PROBLEMS AND TASKS ▸
A: According to the implementation plan, why does get_or_start_run('demo-research', repo, 'research') currently raise MissionRuntimeError? Answer in one to three sentences.
B: Continue the implementation plan after its last sentence.

SOURCE TEXT ▸
########################################

Implementation Plan: Research Mission Composition Rewrite v2

Branch: main (planning base = merge target) Date: 2026-04-26 Spec: spec.md Mission ID: 01KQ4QVVZ4DC6CXA1XCZZAQ8AG Mission slug: research-mission-composition-rewrite-v2-01KQ4QVV Prior attempt evidence: git tag attempt/research-composition-mission-100-broken at d10af600 (local-only)

Branch Strategy

  • Current branch at plan start: main
  • Planning / base branch: main
  • Final merge target: main
  • Branch matches target: true

Lane-based execution worktrees are created at spec-kitty implement time. This mission plans, implements, and merges entirely against main.

Summary

Audit-driven correction. Software-dev's composition runnability comes from mission-runtime.yaml — a sidecar file separate from the legacy mission.yaml state machine — which the runtime bridge explicitly prefers. Research has no such sidecar today, so get_or_start_run('demo-research', repo, 'research') raises MissionRuntimeError. The reroll authors src/specify_cli/missions/research/mission-runtime.yaml (and the doctrine sibling), hand-adds five action:research/* nodes plus their scope edges to the shipped src/doctrine/graph.yaml, extends _check_composed_action_guard() with five research branches that emit structured failures on missing artifacts (and a fail-closed default for unknown research actions), and replaces the bypass test with a real-runtime walk that exercises get_or_start_run end-to-end with no mocks of composition surfaces. The v1 step contracts, doctrine bundles, profile defaults, and dispatch entry are re-authored on top of this corrected substrate.

########################################

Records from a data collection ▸
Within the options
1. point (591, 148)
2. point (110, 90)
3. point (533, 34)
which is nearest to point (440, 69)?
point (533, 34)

########################################

SOLVED PROBLEMS ▸
A: Software-dev's composition runnability comes from mission-runtime.yaml, a sidecar file separate from the legacy mission.yaml state machine that the runtime bridge explicitly prefers. Research has no such sidecar today, so the call raises MissionRuntimeError.

B:
Technical Context

Language/Version: Python 3.11+ (charter) Primary Dependencies: typer, rich, ruamel.yaml, pydantic, pytest, mypy --strict (charter) Storage: Filesystem only — YAML for mission-runtime, step contracts, action doctrine, DRG; markdown for guidelines and prompt templates; JSONL invocation trail under ~/.kittify/invocations/<id>/. Testing: pytest with 90%+ coverage on new code; mypy --strict; ruff check; mandatory real-runtime walk without mocks of composition surfaces (spec C-007). Target Platform: macOS / Linux developer environments. Project Type: Single Python package. Performance Goals: Composition fast-path lookup remains O(1); _check_composed_action_guard adds five branches without changing the unrecognized-action fall-through hot path; DRG resolve_context for research actions returns within the same envelope as software-dev. Constraints: spec C-001 (no host-LLM), C-002 (StepContractExecutor chokepoint), C-003 (no defaults wildcards), C-007 (no mocks of _dispatch_via_composition/StepContractExecutor.execute/ProfileInvocationExecutor.invoke/frozen-template loaders/load_validated_graph/resolve_context in real-runtime tests), C-008 (mission-review PASS requires dogfood smoke evidence). Scale/Scope: 5 advancing research actions; 1 new mission-runtime YAML × 2 mirrors; 5 new graph nodes + ~10 edges; 5 new guard branches + a fail-closed default; 1 real-runtime walk test; ~25 files touched.

Charter Check

GateSourceStatusEvidence
DIRECTIVE_003 Decision DocumentationcharterPASSAll 5 Open Questions resolved with file:line evidence below.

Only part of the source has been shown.